Tuesday, 4 September 2012

Functional makes for an easier Agile


An "agile" approach is concerned with how we approach the management of resources in environments that contain risk factors that cannot be a-priori controlled. Specifically, it is about increasing the tolerance of systems and processes to unanticipated change.

"Functional" development is concerned with how we reason about problems, suggesting a perspective that values a decomposition of the problem into stateless declarative truths over a decomposition of the problem into stateful (albeit small and easy to understand) components (each a small simulacrum of some corner of the problem domain).

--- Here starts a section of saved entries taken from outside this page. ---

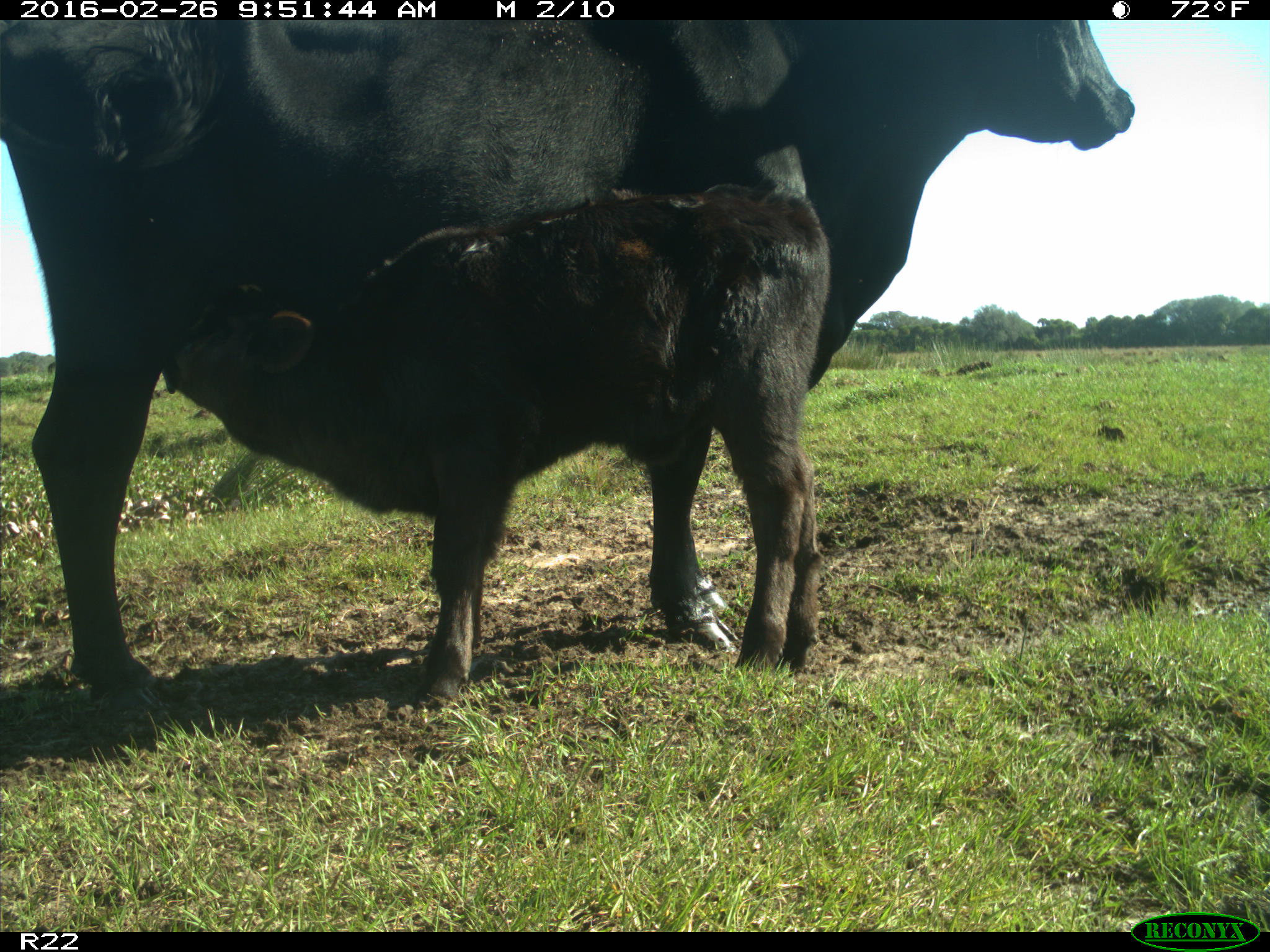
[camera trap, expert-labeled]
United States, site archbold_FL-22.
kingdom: Animalia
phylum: Chordata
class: Mammalia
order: Artiodactyla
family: Bovidae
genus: Bos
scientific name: Bos taurus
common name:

Here I am assuming that there is a close (identity?) relationship between a complete analysis of the problem and the solution to that problem - although this may simply be some little remnant of Prolog haunting what is left of my faculties.


It should be possible to behave in an agile manner with both functional and (well designed) OO models, but in my mind, the statelessness of pure functions makes it very much easier to reason about them, and the implications of using them, in unanticipated and rapidly changing situations.

In other words, functional programming is a human --> human communications mechanism, where the extra rigor that the statelessness requirement imposes reduces the number of possibilities that the reader must consider when attempting to modify a model to meet a changed (or novel) requirement.

In summary, "Agile" and "functional" programming are different beasts, but the "functional" approach is very well suited to agile development by virtue of it's enforced "discipline" of statelessness and corresponding reduction in degrees-of-freedom, resulting in reduced mental burden on the maintainer.

We can deduce something from this.

It appears that the more "disciplined" the modeling and programming paradigm, the easier it is to modify and manipulate those models, and to operate in an agile manner, so whilst disciplined programming techniques are not necessarily required for an agile approach to development, the ease with which the agile approach may be taken up benefits greatly from the adoption of highly disciplined programming techniques such as TDD and Functional programming.

If we want to push forwards the state-of-the-art, we should be looking for more ways that we can automatically enforce restrictions upon software models, as well as improve our ability to reason about them.

Hence my interest in TDD, formal methods, assertions and all forms of development automation as a mechanism to make agility easier to achieve.